Secara sosial, cara pandang atas perempuan sebagai subjek sekunder, apalagi sebagai objek dalam sistem kehidupan, kerap melahirkan kezaliman pada perempuan, semata-mata karena menjadi perempuan. Jenisnya ada lima yang bisa disebut sebagai lima pengalaman sosial perempuan, yaitu stigmatisasi, marginalisasi, subordinasi, kekerasan, dan beban ganda. Menjadi perempuan adalah ketentuan Allah, maka tindakan zalim kepada mereka hanya karena mereka menjadi perempuan jelas bertentangan dengan kehendak Allah. Lima pengalaman sosial perempuan ini juga perlu perhatian khusus agar tidak terjadi sama sekali.

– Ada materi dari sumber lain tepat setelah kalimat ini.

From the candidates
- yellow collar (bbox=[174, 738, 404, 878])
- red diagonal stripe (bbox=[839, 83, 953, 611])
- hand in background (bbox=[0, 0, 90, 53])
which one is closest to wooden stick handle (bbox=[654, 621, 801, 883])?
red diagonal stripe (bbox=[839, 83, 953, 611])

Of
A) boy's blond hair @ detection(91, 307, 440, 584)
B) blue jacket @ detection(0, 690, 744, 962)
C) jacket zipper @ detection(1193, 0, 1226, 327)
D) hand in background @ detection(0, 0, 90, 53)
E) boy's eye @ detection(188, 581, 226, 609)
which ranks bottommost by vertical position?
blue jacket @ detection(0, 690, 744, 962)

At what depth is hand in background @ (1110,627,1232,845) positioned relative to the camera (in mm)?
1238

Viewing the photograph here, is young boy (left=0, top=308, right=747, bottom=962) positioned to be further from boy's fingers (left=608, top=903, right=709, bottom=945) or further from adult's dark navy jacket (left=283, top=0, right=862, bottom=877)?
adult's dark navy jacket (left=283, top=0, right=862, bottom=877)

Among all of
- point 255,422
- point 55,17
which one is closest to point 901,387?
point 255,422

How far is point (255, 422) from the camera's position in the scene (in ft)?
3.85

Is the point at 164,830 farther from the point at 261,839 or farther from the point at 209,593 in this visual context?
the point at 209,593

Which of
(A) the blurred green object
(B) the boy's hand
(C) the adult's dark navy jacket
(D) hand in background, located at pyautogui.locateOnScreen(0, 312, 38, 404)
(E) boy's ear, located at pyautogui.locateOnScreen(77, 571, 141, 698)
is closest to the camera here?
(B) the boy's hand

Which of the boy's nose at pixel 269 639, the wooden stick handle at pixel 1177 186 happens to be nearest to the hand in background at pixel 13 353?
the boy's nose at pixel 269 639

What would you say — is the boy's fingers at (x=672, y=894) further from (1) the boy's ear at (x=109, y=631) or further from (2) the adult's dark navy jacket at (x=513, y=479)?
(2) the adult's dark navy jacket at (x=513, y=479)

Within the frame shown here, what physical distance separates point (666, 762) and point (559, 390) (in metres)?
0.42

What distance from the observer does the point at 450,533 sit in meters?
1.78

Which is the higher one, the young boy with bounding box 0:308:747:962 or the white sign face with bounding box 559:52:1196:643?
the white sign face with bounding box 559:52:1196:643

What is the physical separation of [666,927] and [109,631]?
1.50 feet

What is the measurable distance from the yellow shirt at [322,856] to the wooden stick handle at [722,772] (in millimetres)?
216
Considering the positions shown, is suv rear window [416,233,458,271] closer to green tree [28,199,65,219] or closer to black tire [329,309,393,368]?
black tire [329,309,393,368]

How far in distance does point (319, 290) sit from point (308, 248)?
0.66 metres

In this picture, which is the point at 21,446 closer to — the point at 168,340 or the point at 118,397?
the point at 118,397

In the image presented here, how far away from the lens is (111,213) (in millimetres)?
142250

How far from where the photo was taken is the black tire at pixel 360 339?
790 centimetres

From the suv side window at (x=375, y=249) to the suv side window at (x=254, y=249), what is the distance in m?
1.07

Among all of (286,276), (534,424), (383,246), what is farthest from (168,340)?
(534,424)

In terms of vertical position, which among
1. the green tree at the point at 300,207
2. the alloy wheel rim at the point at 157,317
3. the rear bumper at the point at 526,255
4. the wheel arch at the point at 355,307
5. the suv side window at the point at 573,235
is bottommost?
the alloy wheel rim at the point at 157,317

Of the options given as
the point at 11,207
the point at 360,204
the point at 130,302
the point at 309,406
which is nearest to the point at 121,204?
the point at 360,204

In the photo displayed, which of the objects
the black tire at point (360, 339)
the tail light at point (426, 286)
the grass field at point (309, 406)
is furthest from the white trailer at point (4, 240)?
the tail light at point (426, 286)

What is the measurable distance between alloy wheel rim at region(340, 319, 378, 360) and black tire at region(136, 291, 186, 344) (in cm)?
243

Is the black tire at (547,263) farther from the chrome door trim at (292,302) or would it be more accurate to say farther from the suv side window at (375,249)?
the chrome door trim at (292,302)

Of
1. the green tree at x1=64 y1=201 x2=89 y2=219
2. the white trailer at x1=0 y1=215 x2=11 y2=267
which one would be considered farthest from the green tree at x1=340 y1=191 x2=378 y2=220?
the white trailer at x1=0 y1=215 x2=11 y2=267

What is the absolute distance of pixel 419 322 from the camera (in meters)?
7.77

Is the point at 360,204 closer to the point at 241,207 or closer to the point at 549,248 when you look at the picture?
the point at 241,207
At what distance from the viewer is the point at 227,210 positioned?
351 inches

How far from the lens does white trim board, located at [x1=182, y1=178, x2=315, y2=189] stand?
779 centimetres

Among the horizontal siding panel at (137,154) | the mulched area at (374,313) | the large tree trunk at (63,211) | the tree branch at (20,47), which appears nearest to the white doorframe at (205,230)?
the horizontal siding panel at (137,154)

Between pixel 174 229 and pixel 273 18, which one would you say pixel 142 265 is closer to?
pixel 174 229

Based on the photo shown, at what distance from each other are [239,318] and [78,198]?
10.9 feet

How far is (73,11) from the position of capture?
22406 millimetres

Sepuluh pengalaman perempuan ini—meskipun tidak dialami oleh laki-laki—sah untuk dipertimbangkan dalam konsep kemanusiaan, keadilan, kemaslahatan agama, maupun kebijakan negara. Semua pengalaman ini menyebabkan apa yang baik (manusiawi) bagi laki-laki belum tentu baik (manusiawi) bagi perempuan; dan apa yang baik (manusiawi) bagi perempuan, menurut laki-laki, belum tentu baik (manusiawi) bagi perempuan, menurut perempuan.

Tentu wajar jika laki-laki tidak memahami sejauh mana rasa sakit yang dialami perempuan saat menstruasi, hamil, melahirkan, nifas, dan menyusui. Maka, tugas perempuanlah memberi tahu mereka. Demikian pula, laki-laki sangat jarang menerima kezaliman hanya karena menjadi laki-laki. Maka, menjadi wajar jika mereka tidak mengetahui sakitnya mengalami stigmatisasi, marginalisasi, subordinasi, kekerasan, dan beban ganda hanya karena menjadi perempuan. Nah, tugas perempuan jugalah memberitahukan ketidakadilan dan rasa sakit saat mengalami salah satunya.

Jika mereka tidak tahu, semua rasa sakit ini dianggap tidak ada. Jika dianggap tidak ada, maka tidak dipertimbangkan dalam rumusan kebijakan negara dan kemaslahatan agama. Nah, jika laki-laki sudah diberi tahu, tetapi tetap tidak mau tahu, ini sudah bukan wajar, melainkan ... kurang (w)ajar!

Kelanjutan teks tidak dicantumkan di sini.